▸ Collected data
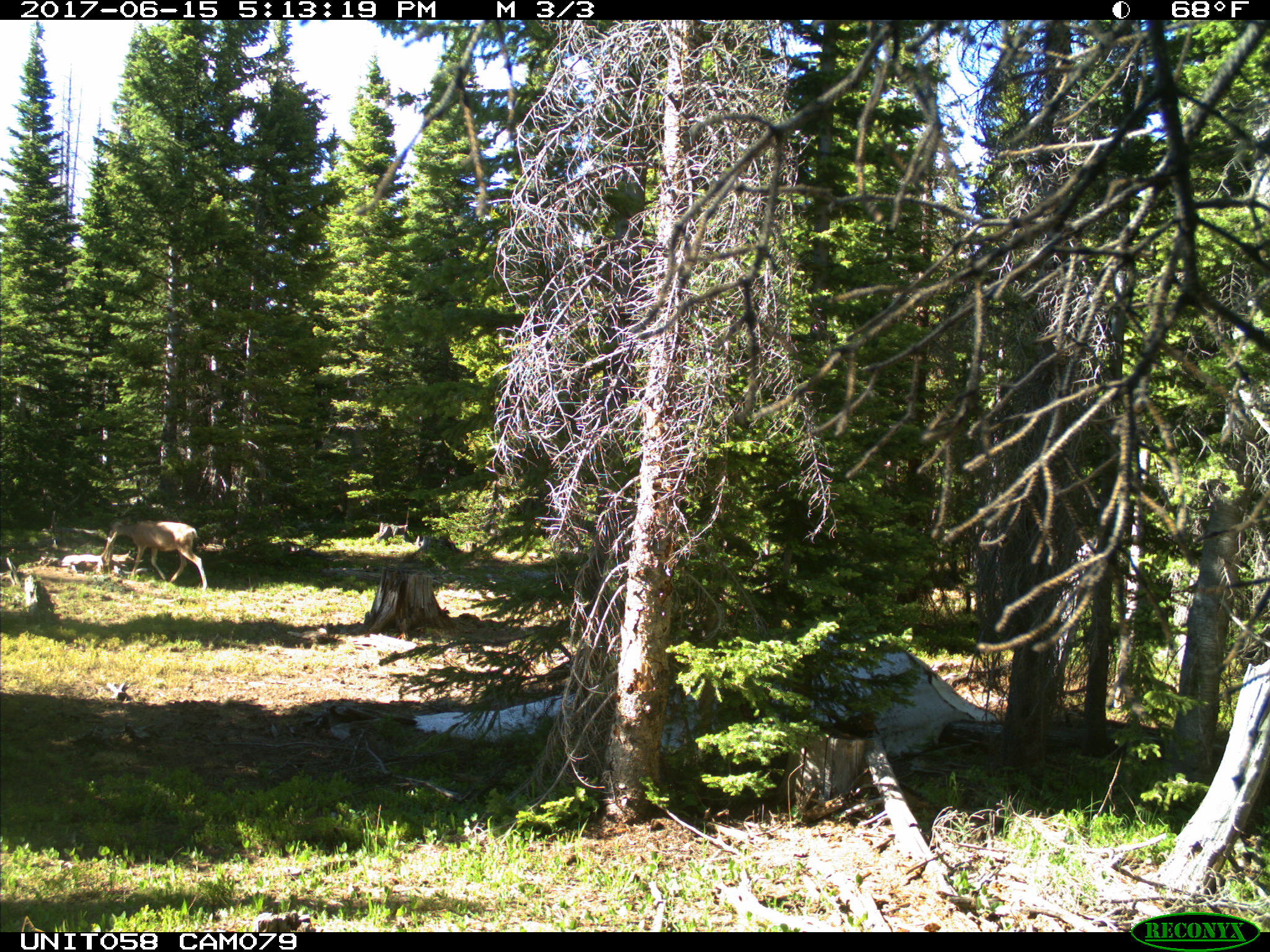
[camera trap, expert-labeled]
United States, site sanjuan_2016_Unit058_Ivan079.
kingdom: Animalia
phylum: Chordata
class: Mammalia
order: Artiodactyla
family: Cervidae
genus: Odocoileus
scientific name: Odocoileus hemionus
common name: mule deer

▸ PROBLEM STATEMENT
Your answer must be an exact copy of the data above, minus its pictures.

▸ ANSWER FOR THE TASK
[camera trap, expert-labeled]
United States, site sanjuan_2016_Unit058_Ivan079.
kingdom: Animalia
phylum: Chordata
class: Mammalia
order: Artiodactyla
family: Cervidae
genus: Odocoileus
scientific name: Odocoileus hemionus
common name: mule deer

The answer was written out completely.